##### TRECHO FORNECIDO #####

Sua perspectiva de “ensino integrado” seria a união das duas partes já

enunciadas e visaria à formação do cidadão. Para o professor, a formação do

cidadão para o mundo do trabalho “tem que ter essas duas áreas muito bem

associadas”, no sentido de integrar a base dada pelas disciplinas português e

matemática com a formação técnica. Ressaltou a importância da disciplina

português, para desenvolver um bom relatório e ajudar na interpretação das

questões de matemática. Interpretamos que, ao perceber a formação geral apenas

como uma base para a formação técnica, acabou por enunciar uma visão utilitarista

da formação geral e uma concepção reduzida de formação integral.

Ele criticou o curso técnico quando era oferecido separadamente da formação

propedêutica, antes de 2004, (“no passado”) e o considerou como perda para os

alunos. Relacionou essa “ruptura” à falta de qualidade do ensino (“ isso não foi um

bom resultado”).

##### REGISTROS APRESENTADOS #####

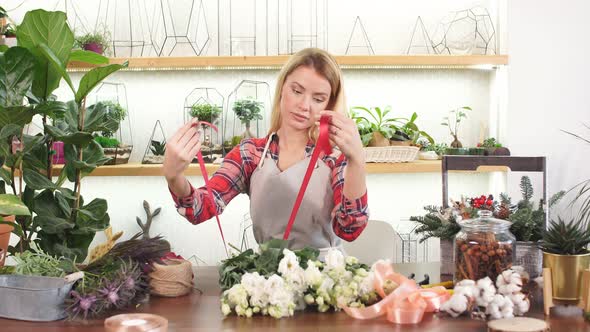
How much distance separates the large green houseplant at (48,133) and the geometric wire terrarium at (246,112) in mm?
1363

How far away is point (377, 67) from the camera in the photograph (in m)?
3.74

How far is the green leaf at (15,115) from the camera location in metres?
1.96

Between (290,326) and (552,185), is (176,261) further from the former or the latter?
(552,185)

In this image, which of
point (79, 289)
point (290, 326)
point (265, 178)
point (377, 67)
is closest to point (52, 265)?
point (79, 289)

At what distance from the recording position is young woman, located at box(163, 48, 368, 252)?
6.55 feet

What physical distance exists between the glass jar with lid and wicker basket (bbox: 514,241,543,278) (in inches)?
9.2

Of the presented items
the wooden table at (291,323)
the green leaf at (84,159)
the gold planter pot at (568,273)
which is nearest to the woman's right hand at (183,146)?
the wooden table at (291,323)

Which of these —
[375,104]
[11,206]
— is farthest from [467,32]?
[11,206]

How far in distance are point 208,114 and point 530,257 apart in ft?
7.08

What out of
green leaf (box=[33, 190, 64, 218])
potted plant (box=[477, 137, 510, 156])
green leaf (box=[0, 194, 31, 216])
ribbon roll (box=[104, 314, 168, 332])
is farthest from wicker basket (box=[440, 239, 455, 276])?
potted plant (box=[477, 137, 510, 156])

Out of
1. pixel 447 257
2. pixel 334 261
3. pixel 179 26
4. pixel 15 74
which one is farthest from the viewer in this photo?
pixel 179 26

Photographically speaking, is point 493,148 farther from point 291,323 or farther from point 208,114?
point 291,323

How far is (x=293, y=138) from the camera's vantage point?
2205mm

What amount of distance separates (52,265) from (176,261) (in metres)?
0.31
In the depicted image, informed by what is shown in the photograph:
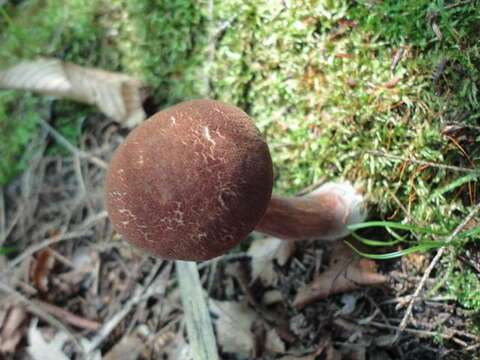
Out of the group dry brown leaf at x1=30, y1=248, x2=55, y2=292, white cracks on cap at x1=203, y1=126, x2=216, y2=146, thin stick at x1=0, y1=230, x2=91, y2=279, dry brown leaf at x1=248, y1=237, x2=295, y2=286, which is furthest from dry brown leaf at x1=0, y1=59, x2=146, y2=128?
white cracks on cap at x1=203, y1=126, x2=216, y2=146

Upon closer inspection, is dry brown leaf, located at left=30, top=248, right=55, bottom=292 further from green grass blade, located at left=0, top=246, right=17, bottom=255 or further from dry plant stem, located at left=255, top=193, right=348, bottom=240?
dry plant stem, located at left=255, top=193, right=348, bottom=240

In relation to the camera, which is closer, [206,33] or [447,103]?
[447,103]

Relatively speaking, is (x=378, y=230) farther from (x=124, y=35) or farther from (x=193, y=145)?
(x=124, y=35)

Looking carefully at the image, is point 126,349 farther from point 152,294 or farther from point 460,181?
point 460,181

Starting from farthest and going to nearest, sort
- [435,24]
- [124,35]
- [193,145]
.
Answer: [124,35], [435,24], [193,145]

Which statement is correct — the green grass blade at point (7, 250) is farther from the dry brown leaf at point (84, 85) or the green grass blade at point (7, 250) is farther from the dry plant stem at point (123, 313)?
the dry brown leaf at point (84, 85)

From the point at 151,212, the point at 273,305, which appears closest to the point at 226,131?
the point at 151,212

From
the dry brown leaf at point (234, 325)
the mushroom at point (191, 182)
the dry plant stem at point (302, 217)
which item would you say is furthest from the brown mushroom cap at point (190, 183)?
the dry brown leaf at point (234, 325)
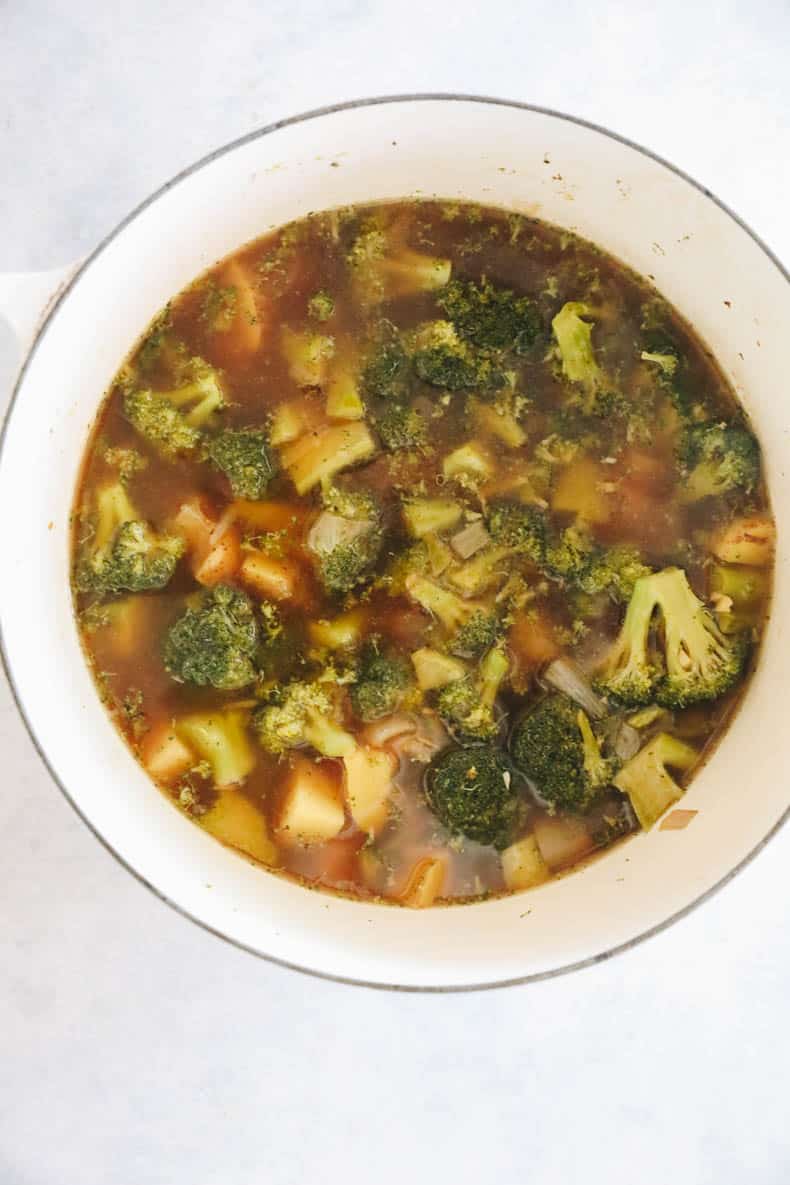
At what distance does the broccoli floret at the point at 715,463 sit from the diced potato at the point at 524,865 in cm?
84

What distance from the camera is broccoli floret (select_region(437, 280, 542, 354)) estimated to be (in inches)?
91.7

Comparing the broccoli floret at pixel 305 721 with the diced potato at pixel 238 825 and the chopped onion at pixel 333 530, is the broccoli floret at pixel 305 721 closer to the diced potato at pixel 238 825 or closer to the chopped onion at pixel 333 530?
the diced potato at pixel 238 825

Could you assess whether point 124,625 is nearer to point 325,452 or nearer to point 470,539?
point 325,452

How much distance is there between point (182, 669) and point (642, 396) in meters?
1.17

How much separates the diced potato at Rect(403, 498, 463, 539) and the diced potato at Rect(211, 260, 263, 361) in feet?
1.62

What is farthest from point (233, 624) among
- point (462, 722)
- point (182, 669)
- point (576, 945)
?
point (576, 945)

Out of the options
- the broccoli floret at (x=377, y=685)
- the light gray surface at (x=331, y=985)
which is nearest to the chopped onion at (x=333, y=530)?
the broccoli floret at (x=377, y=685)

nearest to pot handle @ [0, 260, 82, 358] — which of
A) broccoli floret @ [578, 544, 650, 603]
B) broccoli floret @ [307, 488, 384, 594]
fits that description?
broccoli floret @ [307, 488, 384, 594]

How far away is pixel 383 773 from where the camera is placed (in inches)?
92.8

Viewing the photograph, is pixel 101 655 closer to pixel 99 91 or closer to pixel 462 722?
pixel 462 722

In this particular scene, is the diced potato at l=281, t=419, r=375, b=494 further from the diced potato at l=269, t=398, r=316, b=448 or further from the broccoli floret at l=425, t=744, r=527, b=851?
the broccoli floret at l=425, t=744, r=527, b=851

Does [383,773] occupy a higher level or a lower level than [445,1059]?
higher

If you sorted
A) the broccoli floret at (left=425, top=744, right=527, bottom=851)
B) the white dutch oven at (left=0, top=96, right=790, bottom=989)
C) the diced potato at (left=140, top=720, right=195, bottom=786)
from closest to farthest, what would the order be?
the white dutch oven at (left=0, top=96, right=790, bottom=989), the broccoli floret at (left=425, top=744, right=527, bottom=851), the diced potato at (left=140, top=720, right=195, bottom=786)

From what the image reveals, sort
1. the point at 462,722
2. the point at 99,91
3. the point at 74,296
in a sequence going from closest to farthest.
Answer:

#####

TAREFA A REALIZAR: Reescreva o trecho sobre ensino integrado de "português, para desenvolver" a "de formação integral.", substituindo "utilitarista" por "instrumental".

SOLUÇÃO DA TAREFA:
português, para desenvolver um bom relatório e ajudar na interpretação das

questões de matemática. Interpretamos que, ao perceber a formação geral apenas

como uma base para a formação técnica, acabou por enunciar uma visão instrumental

da formação geral e uma concepção reduzida de formação integral.